Si le premier est d’évidence le transfrontalier entre deux pays, la France et le Brésil, le deuxième est un transfrontalier plus subtil que serait celui entre la France de la métropole et la France ultramarine. J’ai réalisé ainsi que nous avions un besoin urgent de nous connaître plus en profondeur, cela en nous appréciant, nous connaissant, nous reconnaissant, nous respectant (on pourrait du reste faire le même constat au sujet de l’Europe !)

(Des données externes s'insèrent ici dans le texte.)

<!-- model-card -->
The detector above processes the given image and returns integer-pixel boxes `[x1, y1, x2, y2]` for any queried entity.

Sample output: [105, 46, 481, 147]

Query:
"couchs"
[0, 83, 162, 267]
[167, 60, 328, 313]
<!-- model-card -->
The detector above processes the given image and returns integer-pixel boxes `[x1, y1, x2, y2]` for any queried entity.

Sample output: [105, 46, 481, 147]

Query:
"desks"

Depuis trente ans, je suis la plupart du temps à l’étranger (mes surnoms dans le milieu vont du compositeur globe-trotter au Corto Maltese de la composition). Cela parce que j’aime découvrir d’autres cultures, d’autres peuples, d’autres façon de vivre, de penser, de créer. J’aime éprouver ce que je crois être juste avec ce que l’autre croit être juste et trouver un chemin médian qui nous aide à vivre ensemble, construire et rêver le monde que nous léguerons demain à nos enfants. C’est d’ailleurs ce qui m’a animé dans l’écriture de l’œuvre qui m’a été commandée et que nous avons donnée dans le cadre de ce projet, Rèvkédans, (le rêve qui danse en créole guyanais), un poème symphonique qui unissait un rythme de danse du Pará avec le rythme de scansion de poèmes guyanais et des évocations de chants amérindiens.

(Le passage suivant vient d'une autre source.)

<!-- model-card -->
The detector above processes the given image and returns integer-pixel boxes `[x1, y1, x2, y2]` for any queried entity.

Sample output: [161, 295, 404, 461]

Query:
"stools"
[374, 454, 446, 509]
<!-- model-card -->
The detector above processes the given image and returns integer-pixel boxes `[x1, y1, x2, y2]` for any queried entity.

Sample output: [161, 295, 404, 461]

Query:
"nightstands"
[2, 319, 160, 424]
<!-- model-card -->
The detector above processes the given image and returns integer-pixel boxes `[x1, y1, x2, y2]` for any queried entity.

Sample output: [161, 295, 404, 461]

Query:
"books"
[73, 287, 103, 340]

Ce projet m’a montré que cette recherche de compréhension, je la devais finalement aussi à mon propre pays, dans et hors hexagone. C’était finalement une belle et grande leçon intime.
Et la conclusion de ce magnifique projet et de cette soif de découvrir « l’autre », et de créer au travers de ma musique des ponts culturels pour vivre ensemble en belle et bonne intelligence (un clin d’œil au sublime Serpent Vert, le prodigieux conte Das Märchen de Goethe très certainement !), bref, la conclusion de ce magnifique projet est le promesse d’un tout autre projet aussi exaltant que fou qui se met actuellement en place, cela au travers de l’invitation officielle par la Direction de l’École de Musique de l’Université Fédérale du Pará (Emufpa) à être le compositeur invité de la 53ème édition du festival ENARTE en novembre 2026 à Belém, où je présenterai de très nombreuses œuvres de mon catalogue (le bonheur des œuvres « rejouées » dont nous parlions plus haut) avec en particulier, à l’ouverture du festival avec l’Orchestre Symphonique Altino Pimenta (Osap), un concert de chœur de trombones, un autre avec un grand orchestre d’harmonie, des master class en composition avec concert des œuvres produites lors de cette master class de cinq jours, des répétitions et conférences publiques, des conférences sur l’ingénierie culturelle dans le domaine de la coopération culturelle internationale, ainsi qu’une commande pour la clôture du festival et donc la création mondiale, le 19 novembre, dans le somptueux Theatro da Paz, avec l’orchestre et les chœurs de
l’OSTP, d’un oratorio sur la question de la mémoire et de l’esclavagisme, Une nuit sans fin, pour soprano, récitant, grand chœur mixte et grand orchestre symphonique (l’idée de l’œuvre est née justement de ce très bel échange que j’ai eu avec Christiane Taubira et mon ami chef d’orchestre brésilien Miguel Campos Neto).
Il me semble que cela devient une obligation morale aujourd’hui plus qu’hier mais moins que demain, de dire et parler des choses aussi quand elles sont belles et enthousiasmantes, quand elles fonctionnent, de témoigner de la bienveillance et des initiatives heureuses qui sont prises ici et ailleurs mais pas assez connues, de remercier les personnes qui construisent et œuvrent par leurs actions à rendre tout cela possible, de la direction des différentes structures qui se sont associées en France (donc la Guyane aussi !) et au Brésil aux responsables institutionnels et financeurs en passant par les professeurs qui ont encadré et fait travailler aux élèves et étudiants un répertoire nouveau pour que cette initiative de création de l’Orchestre des Jeunes d’Amazonie devienne une réalité.
Reconnaître ce type d’initiatives qui respectent les artistes, structurent la création et produisent du sens n’est pas nécessaire pour l’idéalisation, mais pour établir des points d’appui pour l’avenir. Car la question n’est plus de savoir si un autre modèle est possible. Il existe déjà. La véritable question est de savoir pourquoi nous tardons encore à en faire une norme.